70-200mm L 2.8 is a brilliant lens. If you need IS you could have a compromise by selling the 70-200mm and buying a 70-200mm MKI IS which will give you a better hit rate with the IS and buy a 5D MKIII and with its AF youll be sorted.

Only about £500 extra for MKI IS after selling a 70-200mm L 2.8.


----------



## RLPhoto (Sep 14, 2012)

curt248 said:


> I'm debating my upgrade path. I usually go for better quality glass over body upgrades, but I'm not sure on this one.
> 
> Do I upgrade my Canon 70-200 non-is 2.8 to the new IS version II of the lens or would it make more sense to keep my older 70-200 2.8 and upgrade my body from the original 5D classic to the new 5D mark III? I'm drooling over the new auto focus system on the 5d mark III but since I shoot sports with a crop camera I'm not sure if I need it. Maybe at 7D and the 70-200 2.8 IS II would be warranted?
> 
> ...



This advise is coming from someone who made the exact same upgrade path. I skipped the MK2 series Btw.

GLASS FIRST! Bodies Second.

If you lack a telephoto lens like the 70-200. Get that first. You can have a mk3 but without the reach, Why bother?

Once you've got all your lens line-up complete, Then invest into whatever body you want. Never deprive yourself of good glass. As for sports, I'm sure you can manage with the bodies you have but the Lenses, You need them more.

I Purchased a MK3 only to replace my dying 5Dc, and For the AF. I never saw the MK2 as enough of an upgrade to justify its purchase.


----------



## Rat (Sep 14, 2012)

RLPhoto said:


> If you lack a telephoto lens like the 70-200. Get that first. You can have a mk3 but without the reach, Why bother?


He *has* the 70-200 2.8, just not the newest. Normally I'd second your 'glass first' adage, but in this case: TS, get the 5D3. It is a *big* step up from the 5D. 



curt248 said:


> In the low light situations having a stop or more of better high iso coverage with a new body would be just as good as upgrading all of my lenses I suppose. The 5d mark III is just so expensive.

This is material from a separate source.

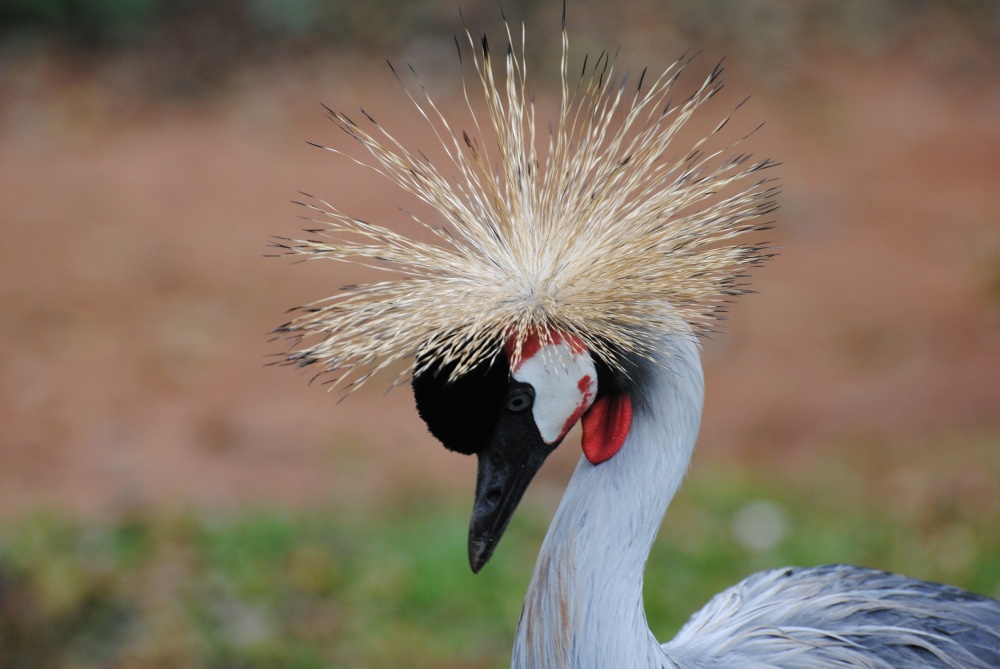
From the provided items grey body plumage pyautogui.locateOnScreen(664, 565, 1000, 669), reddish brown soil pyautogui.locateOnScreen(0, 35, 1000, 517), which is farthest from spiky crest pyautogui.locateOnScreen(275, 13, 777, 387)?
reddish brown soil pyautogui.locateOnScreen(0, 35, 1000, 517)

The standard set of f/4-zooms will currently set you back about 2750 euro The 16-35, 24-70II and 70-200II cost something like 5750 euro - the difference will pay for a 5D3. That'll give you all the low light capacity you'll need (unlike the 1 stop you gain with the 2.8's) and if you want smaller DOF, you probably should get primes anyway. That's _my_ upgrade path, anyway


----------



## RLPhoto (Sep 14, 2012)

Rat said:


> RLPhoto said:
> 
> 
> > If you lack a telephoto lens like the 70-200. Get that first. You can have a mk3 but without the reach, Why bother?
> ...



Get the Version II with IS. Much better investment or consider the 7D. Its 8 FPS are much better and keep the reach.


----------



## Rat (Sep 14, 2012)

RLPhoto said:


> Get the Version II with IS. Much better investment.


I don't think he cares about the ROI. I think he wants to take photographs with it.

(edit: he hasn't said a word about the need for 8fps and he's already shooting with a 5D so 'keep the reach' is for another thread, I think. Pls read the... oh never mind.)


----------



## RLPhoto (Sep 14, 2012)

Rat said:


> RLPhoto said:
> 
> 
> > Get the Version II with IS. Much better investment.
> ...



Yes, Like slower shutter speed portraits Eh? 

He does need a body for video also rat. He's selling his t1i and could sell the 50D = 7D body price, and still keep money for the 70-200 IS II, but your not that naive right?


----------



## theqspeaks (Sep 14, 2012)

The OP's options are:

5dc + 70-200mm 2.8 IS II
5d3 + 70-200mm 2.8 non-IS

He currently has the 5dc and the non-IS lens. What does the "glass first" approach buy him? IS and a bit more sharpness? For sports, the IS won't help that much (since he'll need a higher shutter speed to freeze the action and is likely shooting from a stable position.) For weddings, the IS is helpful, but not nearly as much compared to the extra 2 to 4 stops in usable ISO. (After all, IS doesn't freeze subjects that are in motion.)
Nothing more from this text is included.